I'm working on a HTML editor and using HAP to parse the HTML. Bearing in mind that I'm parsing while a user is typing, I have come across the following issue(s):

  • When parsing tags, if the tag contains spaces, the spaces are stripped, e.g. "<div >" is stripped to "<div>"
  • When parsing self-closing tags, e.g. <br/> a space is added before the slash like so: <br />

This is causing me no end of issues because I need the exact Length of the InnerHtml of a HtmlNode as the user has typed it, not as HAP has parsed it.

So ultimately, my question is how on Earth do I stop HAP from mutating my HTML during parsing? I'm not using HAP for output.

Thanks in advance,

A.

Feb 7, 2011 at 2:18 PM

This is also the reason I started using HAP. I was writing a VS2010 extension and this "issue" stopped me from completing it. The thing is it's not the parsing at all. When calling InnerHtml the first time it is dynamically creating the HTML based on the object model and not the original text document. Thus it's writing proper HTML.
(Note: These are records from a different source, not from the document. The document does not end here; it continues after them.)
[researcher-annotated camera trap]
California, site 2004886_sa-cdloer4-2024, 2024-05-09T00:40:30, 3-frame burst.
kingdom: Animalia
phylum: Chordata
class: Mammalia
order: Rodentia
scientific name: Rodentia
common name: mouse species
There are some Internal fields (_innerstartindex and _innerlength) that do track the start/end positions of a node and HtmlDocument has a Text internal property that has the original document string. You can access these with reflection or modify the source code to give you access to them. 

In a future release I will probably make these public readonly properties so it is easier to get to this information.

Feb 18, 2011 at 12:51 AM

Thanks for the response. Any ETA on the next release?

Feb 18, 2011 at 12:37 PM

not at the moment, all the time I set aside for getting to work on 2.0 has been eaten up by large projects (I've working on a site millions of people use).

I'm hoping sometime this year I can get 2.0 up and rolling.